◆ Task to complete
Summarize the text below on threaded binary trees in three sentences.

◆ Text under study
»»
Threaded Binary Trees: Instead of containing a null pointer in its right field, a node with an empty right subtree points to its inorder successor. Such a pointer is called a thread. Note that the rightmost node in each tree still has a null right pointer, since it has no inorder successor. Such trees are called right in--threaded binary trees. A threaded binary tree eliminates the need for a stack in a nonrecursive traversal even if a father field is not available.
To implement a right in-threaded binary tree under the dynamic node implementation of a binary tree, and extra logical field, rthread, is included within each node to indicate whether or not its right pointer is a thread. For consistency, the rthread field of the rightmost node of a tree (i.e. the last node in the tree's inorder traversal) is also set to true, although its right field remains null.
The inorder traversal of a binary tree gives its elements in ascending order. So if the user inputs (-999 is end marker for input):
1 2 5 2 3 4 6 7 4 5 7 7 -999
the output will be
1 2 2 3 4 4 5 5 6 7 7 7
which is in ascending order, as expected.
Important sections of the code are italicized. They should be understood carefully.
import java.util.Scanner;
class nodetype {
int info;
nodetype left; /*reference to left son*/
nodetype right; /*reference to right son*/
boolean rthread; /*
rhtread is TRUE if right is
null or non-null THREAD
*/
}
public class ThreadedBinaryTrees {
static nodetype maketree(int x) {
nodetype p;
p = getnode();
p.info = x;
p.left = null;
p.right = null;
p.rthread = true;
return p;
}
static nodetype getnode() {
return new nodetype();
}
static void setleft(nodetype p, int x) {
nodetype q;
if (p == null) {
System.out.println("Void insertion\n");
} else if (p.left != null) {
System.out.println("Invalid insertion\n");
} else {
q = getnode();
q.info = x;
p.left = q;
q.left = null;
/* The inorder successor of node(q) is node(p) */
q.right = p;
q.rthread = true;
}/*end if*/
}/*end setleft*/
static void setright(nodetype p, int x) {
nodetype q, r;
if (p == null) {
System.out.println("Void insertion\n");
} else if (!p.rthread) {
System.out.println("Invalid insertion\n");
} else {
q = getnode();
q.info = x;
/* save the inorder successor of node(p) */
r = p.right;
p.right = q;
p.rthread = false;
q.left = null;
/*the inorder successor of node(q) is the previous suuccessor of node(p)*/
q.right = r;
q.rthread = true;
} /* end else */
} /* end setright */
static void intrav3(nodetype tree) {
nodetype p, q;
p = tree;
do {
q = null;
while (p != null) { /* Traverse left branch */
q = p;
p = p.left;
}/*end while*/
if (q != null) {
System.out.print(q.info + " ");
p = q.right;
while (q.rthread && p != null) {
System.out.print(p.info + " ");
q = p;
p = p.right;
}/* end while */
}/* end if */
} while (q != null);
}
public static void main(String[] args){
nodetype ptree;
nodetype p = null, q;
int number;
System.out.println("Binary Tree Traversal\n\n");
System.out.println("Enter numbers :");
Scanner scan = new Scanner(System.in);
number = scan.nextInt();
ptree = maketree(number);
while((number=scan.nextInt())!=-999){
p = q = ptree;
while(q!=null){
p=q;
if(number<p.info)
««
◆ Source material
»»
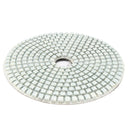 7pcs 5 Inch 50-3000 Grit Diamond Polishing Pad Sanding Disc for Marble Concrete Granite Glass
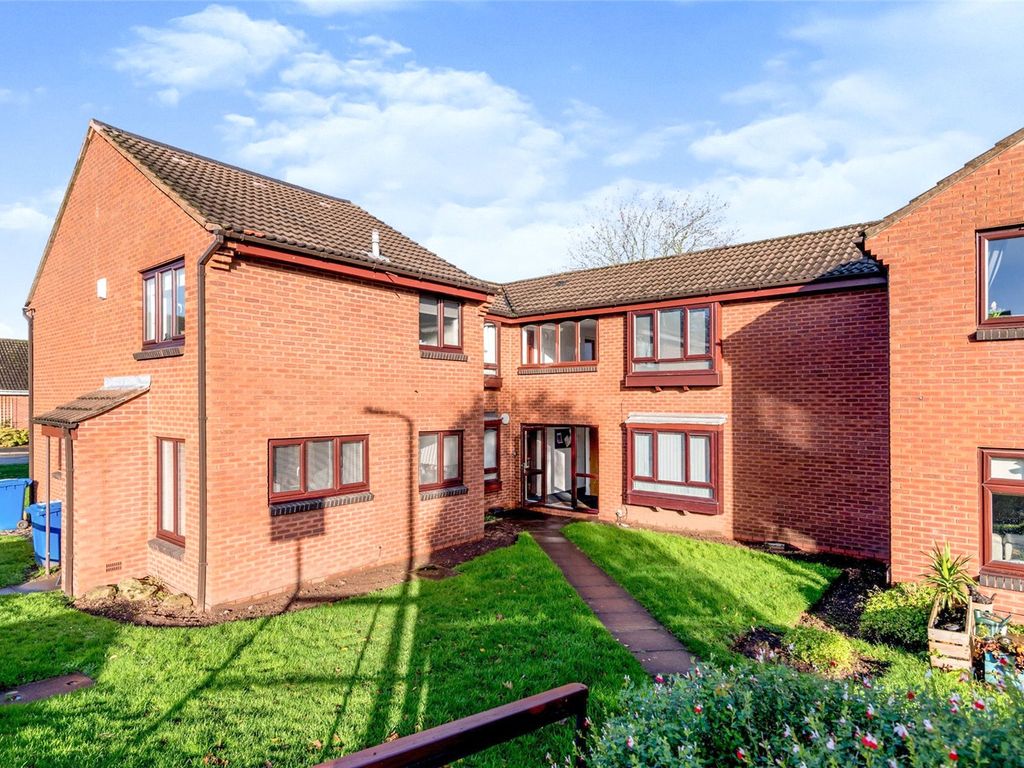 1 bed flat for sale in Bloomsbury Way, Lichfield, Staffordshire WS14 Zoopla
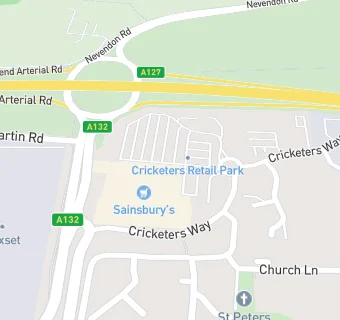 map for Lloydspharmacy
««
»»
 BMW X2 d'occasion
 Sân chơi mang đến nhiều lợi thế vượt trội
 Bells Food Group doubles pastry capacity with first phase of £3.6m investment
««
»»
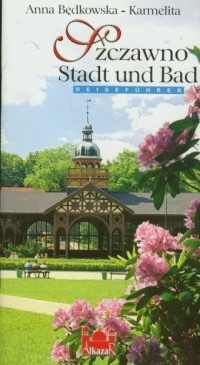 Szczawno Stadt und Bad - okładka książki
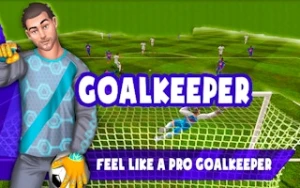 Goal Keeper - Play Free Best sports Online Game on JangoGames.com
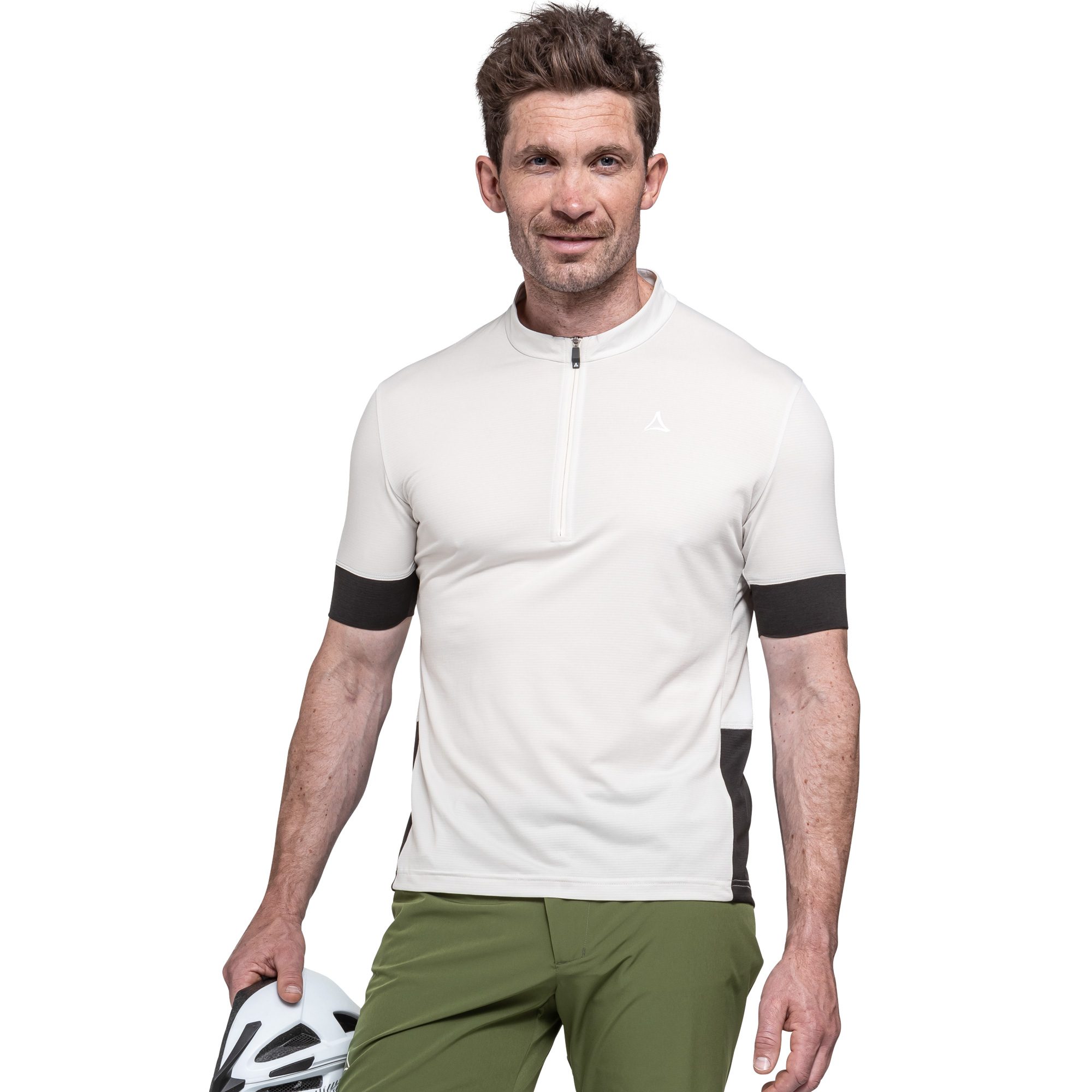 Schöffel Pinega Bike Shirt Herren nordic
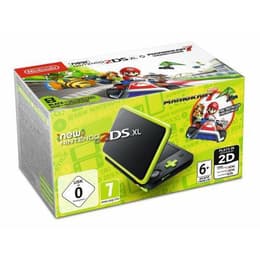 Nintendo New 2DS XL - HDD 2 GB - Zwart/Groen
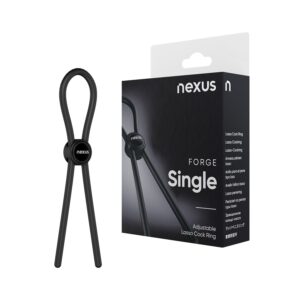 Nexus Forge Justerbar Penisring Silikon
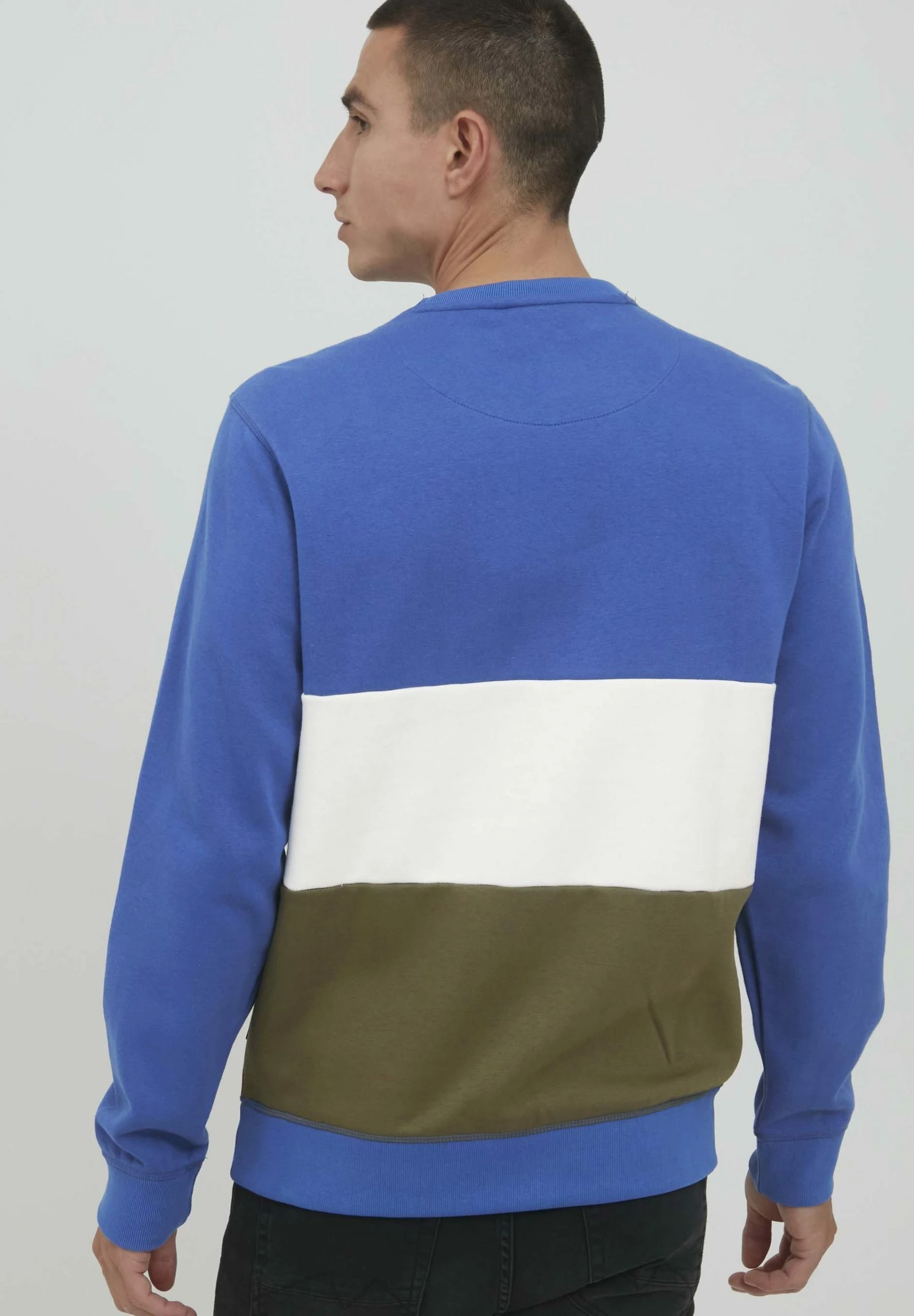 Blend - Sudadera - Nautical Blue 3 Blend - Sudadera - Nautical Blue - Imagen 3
««
◆ Answer to the exercise
In a right in-threaded binary tree, a node with an empty right subtree points to its inorder successor through a pointer called a thread, while the rightmost node keeps a null right pointer. This structure removes the need for a stack in a nonrecursive traversal, and each node carries an extra logical field, rthread, that shows whether its right pointer is a thread and is also set to true for the rightmost node. Java code implements the tree with routines for building it, inserting left and right nodes, and traversing it in order, and an example input of numbers ending with -999 produces output in ascending order.